Scratch Test to Detect Tumor Cell Migration Ability

When the cell densities of each group were close, they were washed three times with PBS and then added to a serum-free medium for cell culture. The cells were then sampled and photographed at different periods.

MTT Assay was Used to Detect Tumor Cell Viability

The cells of each group were inoculated on 96-well plates and 3,000 cells/well were inoculated respectively, and 3-(4,5-dimethylthiazol-2-yl)-2,5-diphenyltetrazolium bromide (MTT) was added to the incubator at 37°C and 5% CO₂ for 4 hours. After the incubation, 100 µL dimethyl sulfoxide (DMSO) was added and shaken evenly to fully dissolve the formazan. Finally, the absorbance value of each hole was measured in the microplate reader.

Western Blot

Total protein was extracted with TriZol reagent, and its concentration was detected. The electrophoresed total protein was heated, electrophoresed using SDS-polyacrylamide gel (120 V, 100 minutes), and transferred to a polyvinylidene fluoride (PVDF) membrane for blocking, and primary antibodies were added with miR-188 (1:1,000), β-actin (ab8226, 1:1,000), and secondary antibodies (goat anti-rabbit 1:2,000), followed by incubation at 4°C. After further repetition of incubation three times washing of the membrane and addition of horseradish peroxidase, the reaction changes were observed and recorded.
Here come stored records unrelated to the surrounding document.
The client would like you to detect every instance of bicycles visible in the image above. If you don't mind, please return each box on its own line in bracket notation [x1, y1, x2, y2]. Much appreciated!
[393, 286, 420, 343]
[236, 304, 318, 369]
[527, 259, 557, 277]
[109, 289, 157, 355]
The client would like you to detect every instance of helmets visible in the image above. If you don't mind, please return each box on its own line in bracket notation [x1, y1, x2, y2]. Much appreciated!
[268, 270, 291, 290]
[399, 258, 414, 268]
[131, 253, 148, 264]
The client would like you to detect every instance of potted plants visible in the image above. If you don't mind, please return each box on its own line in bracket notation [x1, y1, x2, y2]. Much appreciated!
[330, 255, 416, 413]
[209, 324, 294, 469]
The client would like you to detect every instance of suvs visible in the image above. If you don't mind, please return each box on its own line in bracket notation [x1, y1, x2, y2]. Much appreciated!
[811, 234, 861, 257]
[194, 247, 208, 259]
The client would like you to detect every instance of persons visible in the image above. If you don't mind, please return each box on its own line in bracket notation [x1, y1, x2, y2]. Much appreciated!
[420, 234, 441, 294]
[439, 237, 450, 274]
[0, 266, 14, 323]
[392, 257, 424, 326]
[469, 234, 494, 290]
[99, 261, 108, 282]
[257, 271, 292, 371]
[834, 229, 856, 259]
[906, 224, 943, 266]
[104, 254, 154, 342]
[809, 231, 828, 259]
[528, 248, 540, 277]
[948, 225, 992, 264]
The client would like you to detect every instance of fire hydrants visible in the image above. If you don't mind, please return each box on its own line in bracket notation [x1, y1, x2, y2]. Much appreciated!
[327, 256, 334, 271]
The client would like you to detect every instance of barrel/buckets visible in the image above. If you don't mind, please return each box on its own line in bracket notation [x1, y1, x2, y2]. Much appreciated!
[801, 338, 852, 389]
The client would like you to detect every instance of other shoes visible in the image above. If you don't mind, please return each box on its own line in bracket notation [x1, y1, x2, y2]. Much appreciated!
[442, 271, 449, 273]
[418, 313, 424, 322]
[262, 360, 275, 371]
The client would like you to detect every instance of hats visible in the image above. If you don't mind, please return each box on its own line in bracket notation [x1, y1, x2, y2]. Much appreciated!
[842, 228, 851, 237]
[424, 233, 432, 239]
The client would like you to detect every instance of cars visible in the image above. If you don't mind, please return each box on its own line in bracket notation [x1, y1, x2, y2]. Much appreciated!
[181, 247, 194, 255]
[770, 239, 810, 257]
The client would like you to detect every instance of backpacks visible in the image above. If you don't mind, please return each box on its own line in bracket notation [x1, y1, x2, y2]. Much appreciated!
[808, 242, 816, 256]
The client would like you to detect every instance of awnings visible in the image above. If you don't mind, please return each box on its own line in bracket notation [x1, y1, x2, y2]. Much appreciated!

Polymerase Chain Reaction (PCR) Detection of miR-188 Expression

Total mRNA was extracted from breast cancer tissue by grinding and homogenizing it with liquid nitrogen and was transcribed into cDNA. Analysis was performed by real-time PCR system analysis using primers shown in Table 1, with β-actin as a reference. Relative levels were estimated using the 2^−∇∇Ct method.

Table 1.

Polymerase Chain Reaction (PCR) Primers and Primer Sequences.

Primer		Sequences
miR-188	Forward primer	5′-GACAAAAATGGGTCTGTGTATCCAGAG-3′
miR-188	Reverse primer	5′-GATATATCGTGTGGAGAGCATACGAAC-3′
β-actin	Forward primer	5′-GACATTGAAAGAGCTCGAGGCTG-3′
β-actin	Reverse primer	5′-GAGAGAAGATATCTGATAGCACG-3′

Dual Luciferase Assay to Detect Relative Luciferase Activity

FBS culture medium was added to cells in each group to terminate digestion, and transfection liquid was added to a 96-well plate for secondary cell culture. The samples were washed with PBS, added with cell lysis buffer, and incubated for 5 minutes. Then, the luciferase reaction solution and Renilla luciferase reaction solution were added, their activity was detected, and the time was controlled within 30 minutes. R. luciferase was used as the internal control, and the activation degree for the reporter gene between different samples was compared based on the measured data values.

Statistical Method

The data were analyzed using SPSS21.0 and GraphPad Prism software. p < 0.05 was used as the test standard for significant results.

Results

Establishment and Validation of a Nude Mouse Model of Breast Cancer

To observe whether the modeling of nude mice with breast cancer was successful, the breast cancer tumor tissues of nude mice were measured every 3 days, and the mass of all mice was (1.65 ± 0.21) g, and the volume was (1.21 ± 0.11) cm³. After observation, it was found that the breast cancer tumor tissues of nude mice became larger and larger as time went by, indicating that the nude mouse model of breast cancer was successfully constructed. No mice died during the modeling process, and the modeling success rate was 100% (Figure 2).

Figure 2.

Tumor Size of Nude Mice in the Model Group was Measured Every 3 Days.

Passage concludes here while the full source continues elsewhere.